-- start SUPPLIED TEXT --
Posted on April 12th, 2009 by Linda. Filed under Appetizer, Asian five spice, Cantonese, Chinese, Course, Cuisine, Glutinuous Rice, Pork, Soy sauce, Street Foods.

Dragon Boat Festival / Tuen Ng Jit / Duan Wu Jie is coming up — the 5th day of the 5th month of the Lunar Calendar translating to May 28th, 2009 this year.  “Zongzi” is the pyramid shaped rice dumplings wrapped with bamboo leaves – frequently called “Chinese tamales” this side of the Pacific.  Some stories have it that the dragon boat crew threw the dumplings into the river to distract/ feed the monsters so that they can get on with the rowing.

It takes a lot of practice to get the dumplings to the right shape and compactness, hence I am posting these recipes early so that you will have time to practice in the run up to the festival.  I am also going to post under separate posts the different regional variation of the dumplings….starting with the Cantonese version.
-- end SUPPLIED TEXT --
-- start ROWS --
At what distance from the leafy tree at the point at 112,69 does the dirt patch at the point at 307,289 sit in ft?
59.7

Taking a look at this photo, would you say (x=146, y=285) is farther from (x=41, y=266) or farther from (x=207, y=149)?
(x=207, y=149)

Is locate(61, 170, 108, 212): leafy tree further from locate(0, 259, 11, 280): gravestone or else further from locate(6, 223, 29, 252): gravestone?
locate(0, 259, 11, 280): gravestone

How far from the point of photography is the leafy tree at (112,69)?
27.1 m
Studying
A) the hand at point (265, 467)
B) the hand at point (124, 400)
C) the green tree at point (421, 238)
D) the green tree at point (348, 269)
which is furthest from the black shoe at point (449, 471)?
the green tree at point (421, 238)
-- end ROWS --
-- start ROWS --
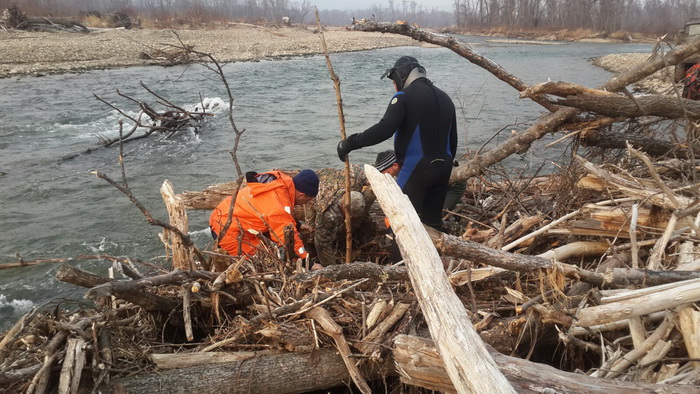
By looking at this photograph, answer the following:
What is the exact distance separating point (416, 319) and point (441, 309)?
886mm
-- end ROWS --
▶ WRITTEN REQUEST 1: Extract the passage of the zongzi post from "It takes a lot" up to and including "the Cantonese version.".
▶ WRITTEN REQUEST 2: List every name the zongzi post gives for the festival.

▶ EXERCISE OUTPUT 1:
It takes a lot of practice to get the dumplings to the right shape and compactness, hence I am posting these recipes early so that you will have time to practice in the run up to the festival.  I am also going to post under separate posts the different regional variation of the dumplings….starting with the Cantonese version.

▶ EXERCISE OUTPUT 2:
Dragon Boat Festival
Tuen Ng Jit
Duan Wu Jie